- Joined
- Aug 12, 2005
- Messages
- 19,513
My other half (very tall, white, blond and blue-eyed all-American farm boy) once tried to tell me that most places are much safer than the media makes them out to be, and anecdotes are just that and should be taken as such, and that I was really worrying far too much about walking around (NYC and Chicago) by myself. In the middle of the Asian hate epidemic a couple years ago.
I cannot even fathom the amount of privilege it takes to say that to a smaller-statured Asian woman. I told him so in exactly those words. I’m getting angry just thinking about it.
He knows better now. Or at least knows to keep any thoughts like that entirely to himself. He’s a generally very sensible and empathetic person but occasionally this privileged cluelessness blunders through.
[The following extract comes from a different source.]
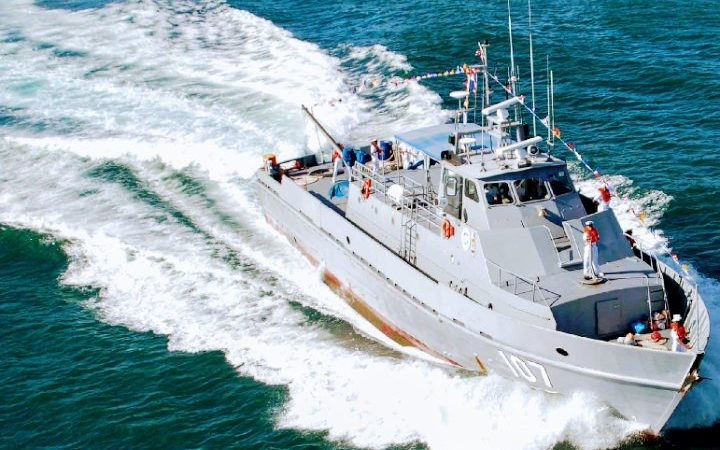 Dominican Navy nabs over two tons of lobster off Samana coast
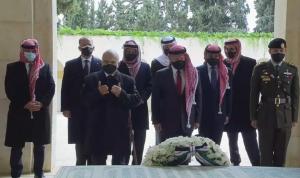 بعد الأزمة… صورة تجمع الأمير حمزة مع ملك الأردن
It’s really difficult to hear the “what’s the big deal? I’ve never experienced that, you’re overreacting” attitude.
I try not to get angry. I try to stay away from social media when I find the algorithm feeding me mainly feminist things that are empowering but also stir up negativity towards men in me. My mother cannot stand to talk to me about anything political or involving gender because I get so fired up.
When there is actual equality, I’ll calm down. But reading men’s comments about not having fear in a thread like this will continue to evoke feelings of rage in me until then.
ETA: it’s Friday night, I’ve had a glass of wine, and I’m raising a ‘tween daughter. I hope my fellow PSrs can forgive me for a little ranting. Wishing all of you a wonderful long weekend.